- Source document

■ ■ ■ ■ ■

I.  Getting an RCE Account

To gain access to the RCE, researchers being the process by emailing a basic request message to support@help.hmdc.harvard.edu.  Applicants are required to have all IRB paperwork completed before receiving access to the RCE.  Researchers working with secure data should also note that the RCE has been approved for secure data up to Level 3.  For more information about Harvard Research Data Security Policy (HRDSP) or about research data security in general, please review the Research Security section of the Information Technology website or contact HGSE’s Information Security Officer, Sarah Pruski, for questions or guidance regarding research data security.

After you send an initial inquiry you will be prompted to submit the following information: 

1. Your Harvard affiliation and contact information for your account sponsor, e.g., research project’s PI.  If you are seeking access to the HMDC Research Computing Environment independently, contact information for the director of your research (e.g. your thesis advisor).

2. A very short description of your project or the nature of your work.

3. Which statistical programs (R, Stata, SAS, etc.) you are interested in using



4. Anticipated total disk space needed


5. If you require backups of your data


6.  If you are  working with any confidential data (for example, identifiable human data documentation from the appropriate Harvard IRB classifying the data as Level 3 or lower is required.

Harvard Confidential Information includes any of the following:   

  • A person's name + state, federal or financial identifiers   
  • Business information specifically designated by the School as confidential 
  • Identifiable business information that puts individuals at risk if disclosed   
  • Research data containing private information about identifiable individuals 
  • Student records (such as collections of grades, correspondence)

■ ■ ■ ■ ■

- Dataset section
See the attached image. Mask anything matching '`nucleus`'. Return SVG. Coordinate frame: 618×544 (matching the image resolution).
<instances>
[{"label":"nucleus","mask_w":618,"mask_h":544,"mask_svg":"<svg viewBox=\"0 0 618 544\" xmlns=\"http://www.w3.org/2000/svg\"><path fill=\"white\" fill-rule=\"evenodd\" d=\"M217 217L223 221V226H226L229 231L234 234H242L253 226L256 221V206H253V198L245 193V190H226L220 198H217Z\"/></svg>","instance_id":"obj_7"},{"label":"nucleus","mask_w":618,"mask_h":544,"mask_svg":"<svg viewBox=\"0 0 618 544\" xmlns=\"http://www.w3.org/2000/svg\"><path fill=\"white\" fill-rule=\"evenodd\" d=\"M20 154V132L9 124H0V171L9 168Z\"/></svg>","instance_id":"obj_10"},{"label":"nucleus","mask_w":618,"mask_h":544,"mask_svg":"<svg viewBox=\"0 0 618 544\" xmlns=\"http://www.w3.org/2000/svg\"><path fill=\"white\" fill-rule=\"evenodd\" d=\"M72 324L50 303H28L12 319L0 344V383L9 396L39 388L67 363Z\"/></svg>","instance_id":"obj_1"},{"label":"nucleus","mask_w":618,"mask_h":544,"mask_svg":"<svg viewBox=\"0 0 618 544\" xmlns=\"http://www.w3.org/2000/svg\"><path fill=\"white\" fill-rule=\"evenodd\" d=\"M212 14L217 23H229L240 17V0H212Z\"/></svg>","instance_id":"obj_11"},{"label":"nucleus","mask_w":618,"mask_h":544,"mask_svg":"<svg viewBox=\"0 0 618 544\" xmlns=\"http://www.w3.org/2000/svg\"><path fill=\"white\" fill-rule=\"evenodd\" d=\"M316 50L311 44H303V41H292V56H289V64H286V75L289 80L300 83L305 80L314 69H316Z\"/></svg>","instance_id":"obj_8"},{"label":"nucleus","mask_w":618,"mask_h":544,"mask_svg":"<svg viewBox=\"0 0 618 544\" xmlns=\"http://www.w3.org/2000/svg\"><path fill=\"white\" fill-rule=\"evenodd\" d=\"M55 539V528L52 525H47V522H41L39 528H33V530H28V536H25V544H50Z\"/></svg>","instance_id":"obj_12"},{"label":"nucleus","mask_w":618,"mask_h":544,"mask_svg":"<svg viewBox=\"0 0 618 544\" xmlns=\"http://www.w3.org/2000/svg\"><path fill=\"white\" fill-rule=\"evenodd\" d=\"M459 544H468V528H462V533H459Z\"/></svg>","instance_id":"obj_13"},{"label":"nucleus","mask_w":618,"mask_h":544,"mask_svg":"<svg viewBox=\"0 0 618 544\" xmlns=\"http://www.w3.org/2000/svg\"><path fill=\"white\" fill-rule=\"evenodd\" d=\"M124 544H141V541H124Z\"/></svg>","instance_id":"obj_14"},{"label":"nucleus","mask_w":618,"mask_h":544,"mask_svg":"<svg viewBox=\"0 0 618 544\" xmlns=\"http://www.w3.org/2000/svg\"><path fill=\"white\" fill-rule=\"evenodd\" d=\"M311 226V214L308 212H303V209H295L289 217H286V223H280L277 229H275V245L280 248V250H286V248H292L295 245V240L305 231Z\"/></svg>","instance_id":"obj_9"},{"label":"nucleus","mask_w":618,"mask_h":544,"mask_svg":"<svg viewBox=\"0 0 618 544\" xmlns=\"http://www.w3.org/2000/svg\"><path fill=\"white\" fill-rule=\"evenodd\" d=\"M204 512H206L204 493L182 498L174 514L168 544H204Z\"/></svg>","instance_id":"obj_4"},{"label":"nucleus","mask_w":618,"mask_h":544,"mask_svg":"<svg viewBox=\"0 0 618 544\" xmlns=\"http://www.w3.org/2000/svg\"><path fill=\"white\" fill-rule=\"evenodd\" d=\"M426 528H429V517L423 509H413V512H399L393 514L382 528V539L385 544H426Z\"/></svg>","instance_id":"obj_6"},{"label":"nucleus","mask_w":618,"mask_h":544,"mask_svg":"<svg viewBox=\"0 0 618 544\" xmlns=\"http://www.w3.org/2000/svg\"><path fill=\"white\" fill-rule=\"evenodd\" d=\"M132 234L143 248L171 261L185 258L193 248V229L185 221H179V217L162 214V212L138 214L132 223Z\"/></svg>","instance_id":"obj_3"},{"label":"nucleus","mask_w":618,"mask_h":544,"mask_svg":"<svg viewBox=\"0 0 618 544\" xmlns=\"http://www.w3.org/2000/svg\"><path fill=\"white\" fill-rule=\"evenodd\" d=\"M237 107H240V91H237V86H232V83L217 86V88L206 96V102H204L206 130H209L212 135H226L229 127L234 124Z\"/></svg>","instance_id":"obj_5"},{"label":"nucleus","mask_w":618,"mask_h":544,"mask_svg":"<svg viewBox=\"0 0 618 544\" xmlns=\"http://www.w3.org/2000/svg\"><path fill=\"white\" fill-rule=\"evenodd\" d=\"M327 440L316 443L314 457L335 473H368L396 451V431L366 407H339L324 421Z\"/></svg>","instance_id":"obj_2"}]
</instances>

■ ■ ■ ■ ■

- Tasks and exercises
• 1. According to the text on getting an RCE account, up to what level has the RCE been approved for secure data?
• 2. Quote the text on getting an RCE account from "To gain access" to "research data security.".

- Solved problems
• 1. Level 3

• 2.
To gain access to the RCE, researchers being the process by emailing a basic request message to support@help.hmdc.harvard.edu.  Applicants are required to have all IRB paperwork completed before receiving access to the RCE.  Researchers working with secure data should also note that the RCE has been approved for secure data up to Level 3.  For more information about Harvard Research Data Security Policy (HRDSP) or about research data security in general, please review the Research Security section of the Information Technology website or contact HGSE’s Information Security Officer, Sarah Pruski, for questions or guidance regarding research data security.